DIRECTIONS:
Express the records below as a two-column CSV with the header columns "request" and "answer". Make one row for each request, putting its text and its answer each in a single quoted field with any line breaks turned into spaces, and leave the pictures out.

Rows of spatial question data
──────────

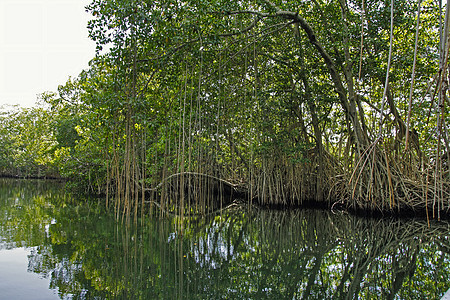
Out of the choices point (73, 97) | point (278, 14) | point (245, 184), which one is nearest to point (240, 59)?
point (278, 14)

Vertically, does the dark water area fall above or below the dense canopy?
below

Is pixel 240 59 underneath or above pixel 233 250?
above

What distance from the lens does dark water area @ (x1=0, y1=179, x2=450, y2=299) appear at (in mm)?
2674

──────────

SOLUTION TO THIS PROBLEM:
request,answer
"Out of the choices point (73, 97) | point (278, 14) | point (245, 184), which one is nearest to point (240, 59)?","point (278, 14)"
"Vertically, does the dark water area fall above or below the dense canopy?","below"
"Is pixel 240 59 underneath or above pixel 233 250?","above"
"What distance from the lens does dark water area @ (x1=0, y1=179, x2=450, y2=299) appear at (in mm)?","2674"